### Text under study ###

Nandin Borjigin
Nandin Borjigin

Reputation: 2154

Why string and symbol are working inconsistently regarding discriminated unions?

Why the second implementation is emitting an error in the following code?

type Op<T> = (value: T) => void
// Usecase: we need to mix some Op<string> with some Op<ohter> in one array


// implementation 1
type MixedOp<T> = 
    | (Op<string> & { __isString: true }) // __isString is used for runtime check
    | (T extends string ? never : (Op<T> & { __isString: false }))

function run<T>(funcs: MixedOp<T>[], value: string, transform: (value: string) => T) {
    for (let fun of funcs) {
        if (fun.__isString) {
            fun(value)
        } else {
            fun(transform(value))
        }
    }
}


// implementation 2
// the only difference from implementation 1 is replaced __isString with a symbol
// while that replacement leads to an error
const IsStringSymbol: unique symbol = Symbol()

type MixedOp2<T> = 
    | (Op<string> & { [IsStringSymbol]: true })
    | (T extends string ? never : (Op<T> & { [IsStringSymbol]: false }))


function run2<T>(funcs: MixedOp2<T>[], value: string, transform: (value: string) => T) {
    for (let fun of funcs) {
        if (fun[IsStringSymbol]) {
            fun(value) // Argument of type 'string' is not assignable to parameter of type 'string & T'.
        } else {
            fun(transform(value)) // Argument of type 'T' is not assignable to parameter of type 'string & T'.
        }
    }
}

Playground link

Upvotes: 0

Views: 49

Answers (1)

jcalz
jcalz

Reputation: 329418

This looks like a current design limitation or missing feature in TypeScript. According to microsoft/TypeScript#36463 and microsoft/TypeScript#36230, you currently cannot use a symbol-named property as the discriminant of a discriminated union.


If I have a regular discriminated union where the discriminant key is a string literal,

const k = "a"
type U = { [k]: true, b: number } | { [k]: false, c: string };
declare const u: U;

then I can use it to discriminate a value of that union type, as long as I access the property directly via a literal key:

// direct access
if (u["a"]) { // you could also write u.a
    u.b.toFixed(); // okay
} else {
    u.c.toUpperCase(); // okay
}

If I try to access the discriminant where the key is a const stored in a variable, it breaks:

// via variable
if (u[k]) {
    u[k].toFixed(); // error
} else {
    u[k].toUpperCase(); // error
}

The compiler doesn't attempt to do this because apparently the check ("is this k a const of a discriminant type?") degrades compiler performance. Code indexes into objects all the time, so anything extra the compiler has to do for each such access will slow things down. Does it degrade performance too much to be worthwhile? Not sure. That's what microsoft/TypeScript#36230 is about.

### Source information ###

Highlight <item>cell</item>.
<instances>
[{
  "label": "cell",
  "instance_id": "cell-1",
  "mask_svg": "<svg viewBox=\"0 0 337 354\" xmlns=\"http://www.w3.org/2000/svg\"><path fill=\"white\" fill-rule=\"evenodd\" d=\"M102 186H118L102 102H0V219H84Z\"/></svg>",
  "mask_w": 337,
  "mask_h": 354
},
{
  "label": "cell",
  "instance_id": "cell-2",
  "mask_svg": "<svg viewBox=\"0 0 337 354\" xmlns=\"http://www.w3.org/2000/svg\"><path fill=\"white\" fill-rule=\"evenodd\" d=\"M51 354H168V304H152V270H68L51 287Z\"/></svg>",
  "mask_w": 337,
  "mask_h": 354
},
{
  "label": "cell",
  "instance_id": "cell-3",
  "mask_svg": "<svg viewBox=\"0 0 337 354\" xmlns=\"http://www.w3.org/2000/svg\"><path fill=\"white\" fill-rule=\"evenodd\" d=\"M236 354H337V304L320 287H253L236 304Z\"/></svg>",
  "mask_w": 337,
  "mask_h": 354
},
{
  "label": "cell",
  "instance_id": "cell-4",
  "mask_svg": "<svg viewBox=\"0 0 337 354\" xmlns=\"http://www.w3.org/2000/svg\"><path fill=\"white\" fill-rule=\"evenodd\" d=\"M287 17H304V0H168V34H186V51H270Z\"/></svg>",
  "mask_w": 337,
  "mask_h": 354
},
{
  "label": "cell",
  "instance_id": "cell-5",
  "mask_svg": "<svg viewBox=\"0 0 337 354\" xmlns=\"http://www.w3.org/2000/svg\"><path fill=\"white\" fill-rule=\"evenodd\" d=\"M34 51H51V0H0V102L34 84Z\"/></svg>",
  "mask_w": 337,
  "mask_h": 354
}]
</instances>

###

◆ Check your understanding ◆
(1) In the TypeScript discussion, why does the compiler not check whether a key stored in a const variable is a discriminant?
(2) Transcribe the TypeScript discussion word for word, everything from "Why string and" down to "the following code?".

◆ Problem solutions ◆
(1) The check apparently degrades compiler performance.

(2)
Why string and symbol are working inconsistently regarding discriminated unions?

Why the second implementation is emitting an error in the following code?